Our Mindset Episode 47

I tied the dog under the babool tree and moved the cot from the porch to the garden. I was worried about sleeping on the ground—there was always a risk of snakes. Ever since I stopped going to Bhabi’s house, I hadn’t visited the garden either. Now, my husband would be sleeping there every night, while I stayed home alone with the kids. It gave me terrible anxiety. It felt like everyone was distancing themselves from me.

After my argument with Aaji, even the people in the fields stopped talking to me. Only Balu still came by occasionally, and I would tell him everything. The house smelled of medicine, which is why we had been sleeping on the porch all this time. I didn’t know what the three of them had planned, but making him sleep in the garden didn’t sit right with me.
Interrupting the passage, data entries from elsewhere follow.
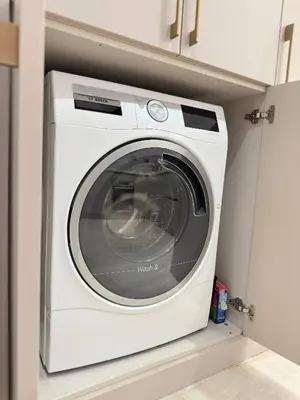 a white washing machine sitting in a kitchen at Unique Sea View 1BDR Apartment | Anantara Palm in Dubai
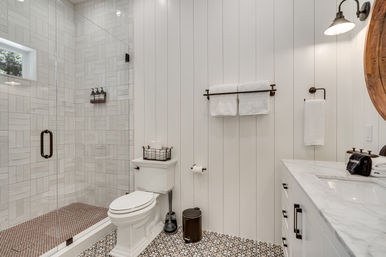 Bright modern farmhouse bathroom with white shiplap walls, patterned black-and-white floor tile, glass walk-in shower with light gray tiles, pedestal-style toilet, marble vanity, round wood mirror and bronze fixtures.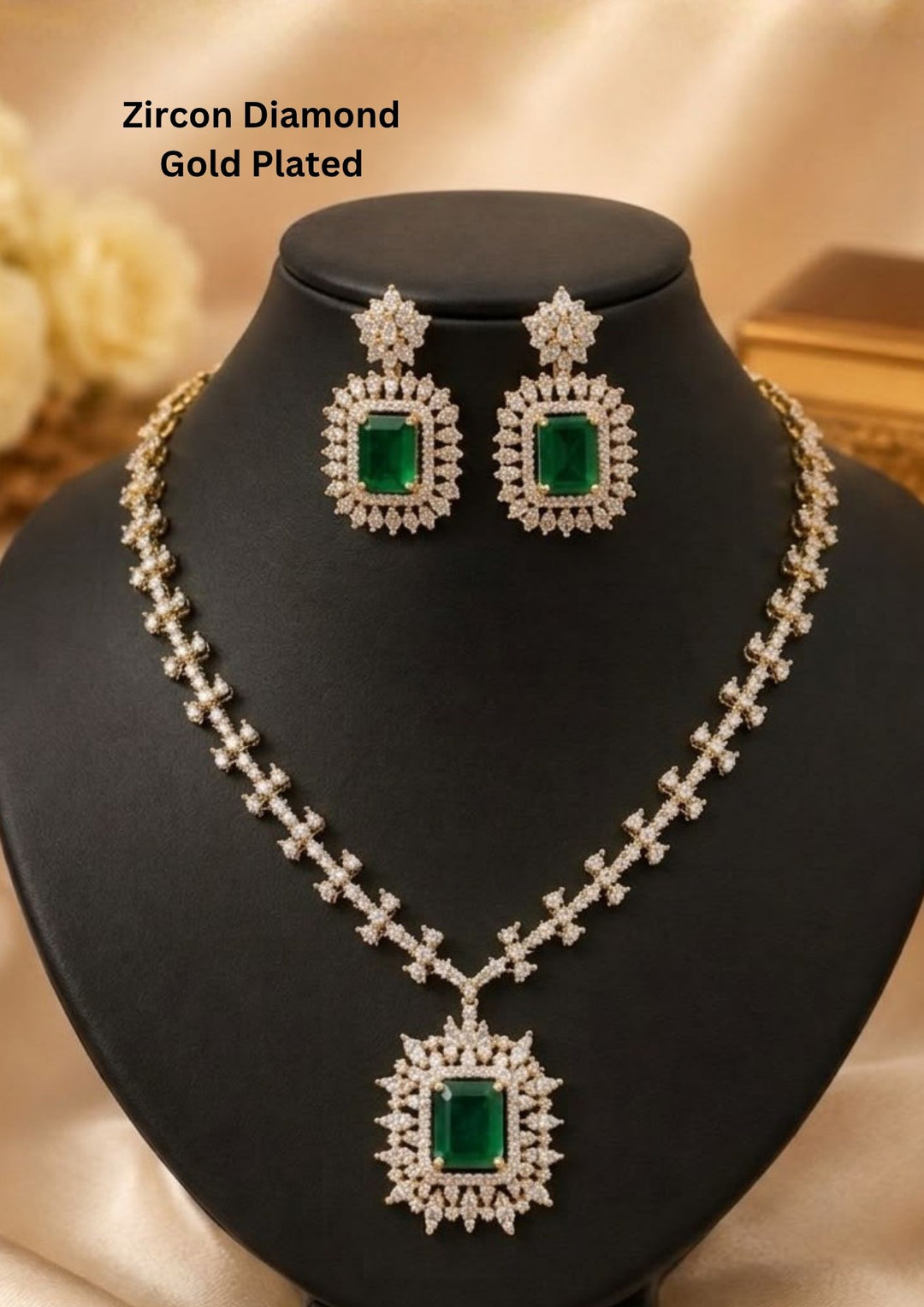 Gold-plated zircon diamond jewelry set featuring a necklace and matching drop earrings displayed. The set features rectangular green emerald-cut stones surrounded by sparkling clear stones in silver-toned settings. Lightweight and perfect for weddings, parties, festive occasions, and special celebrations.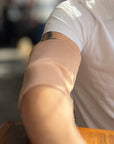 Man wearing tan support sleeve
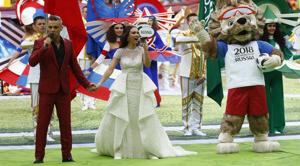 Robbie Williams, left, and Aida Garifullina, center, perform ahead of the group A match between Russia and Saudi Arabia which opens the FIFA World Cup 2018 at the Luzhniki Stadium in Moscow on Thursday.(AP) Robbie Williams, left, and Aida Garifullina, center, perform ahead of the group A match between Russia and Saudi Arabia which opens the FIFA World Cup 2018 at the Luzhniki Stadium in Moscow on Thursday.(AP)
That night, after putting the kids to bed inside, I sat on the porch waiting for him. Once the traffic on the road died down, I realized it was already 10 p.m. I was already angry about him agreeing to sleep outside, but when he finally returned at 11, I lost it. “Why are you waiting up? Just go to sleep,” he said.

“I won’t be able to sleep alone. At least leave your phone with me,” I requested.
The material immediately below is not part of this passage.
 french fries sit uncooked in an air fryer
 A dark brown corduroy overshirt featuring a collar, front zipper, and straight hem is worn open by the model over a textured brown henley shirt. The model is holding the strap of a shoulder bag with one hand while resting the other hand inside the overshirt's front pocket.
“What’s there to be scared of? Just lock the door and sleep with the kids,” he said casually.

Then he tied the dog in front of the door and left for the garden.

Fear crept into my mind. The smell of medicine lingered in the house. How could I sleep? I lay awake for hours, thinking. When he used to work night shifts driving a tractor in Velapur, I had also slept alone with the kids. But back then, our house was right next to another—there was some comfort in that. Now, I felt completely isolated.
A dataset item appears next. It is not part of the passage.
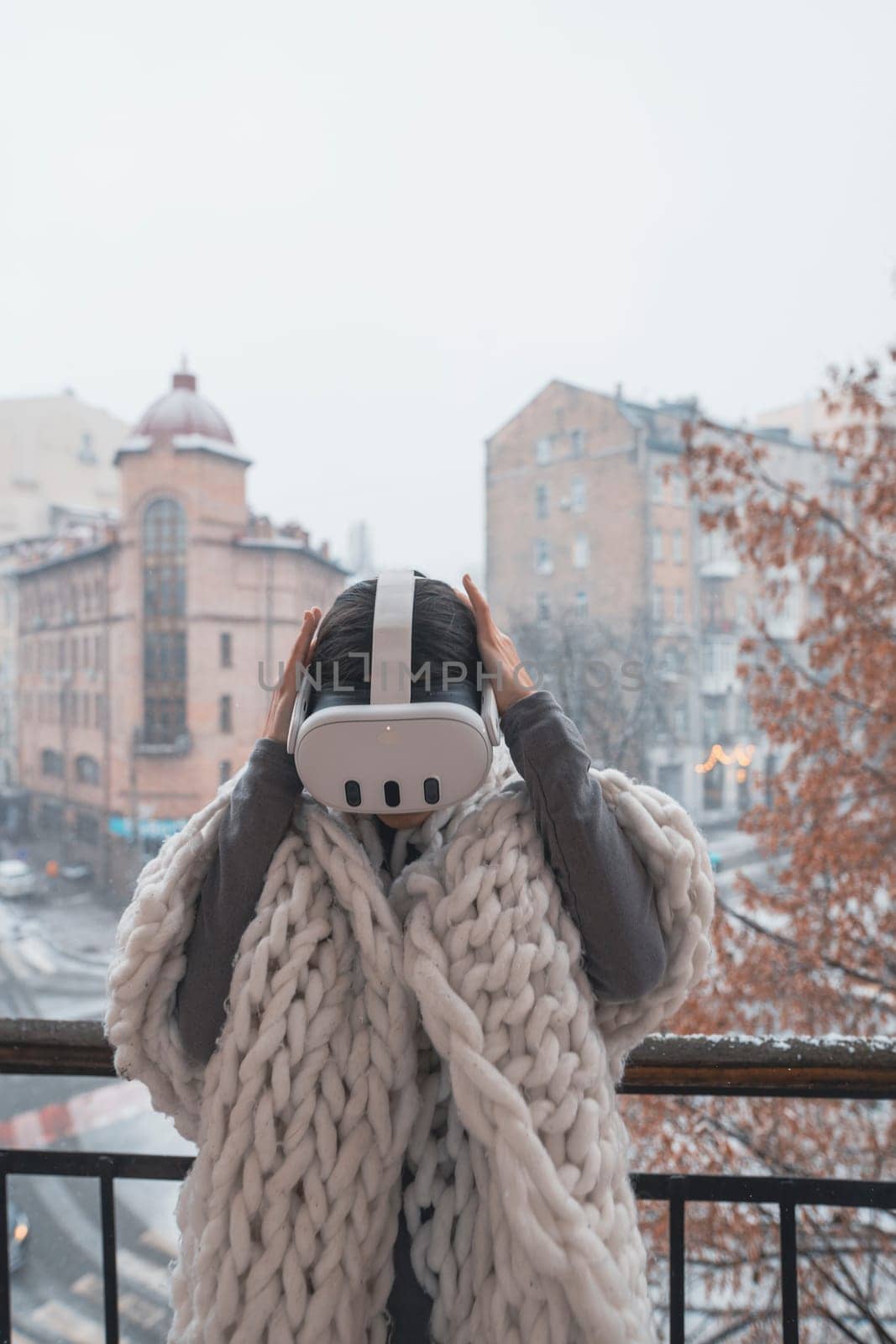 Virtual reality meets the winter city as a girl wears VR glasses against its backdrop. by teksomolika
When he finally returned at dawn, I managed to get two hours of sleep.

Sleeping in the garden was one thing, but he was staying in the village until 11 every night. He claimed he was watching TV at his aunt’s house. I asked Tejaswini to keep an eye out. Her house was right along the road leading to that woman’s place. There was a sticker on the back of his bicycle tire that said in big letters, “Speak up, don’t just ride your cycle.” It made his bicycle easy to recognize. He wasn’t sneaking around—everyone knew where he was going. His uncle had set the example, and he was just following it.

But I needed proof. So I asked Tejaswini to watch, and my suspicions were confirmed. He was staying at her house every night until 11. He only left after 10 because the road was still busy before then. No one would dare mess with the orchard while people were still around.

One night, when he was about to leave, I stopped him. “You’re not going anywhere.”

He ignored me.

So I locked his bicycle and hid the key. “Give me the key,” he demanded. “If you don’t, I’ll just hitch a ride on someone’s bike.” Then he stood by the road, waiting.

I was furious. He flagged down a bike, and I lost it. Right there, in the middle of the road, I started shouting curses at her.

“I know exactly where you’re going!” I yelled.

He shouted back, “Why do you care?”

People stopped to watch. I didn’t care. “He sneaks off to another woman’s house every night!” I declared for everyone to hear.

Onlookers scolded him. “You have such a beautiful wife, and you’re running after someone else? What’s wrong with you?”

I grabbed his phone and called his parents. After that, he didn’t dare stay out late. He would deliver milk in the village and come straight back.

That Sunday, I didn’t go to the village, but when I went on Monday, I heard that a family had come to see Tejaswini for a marriage proposal. Her grandmother told me, “They liked her.”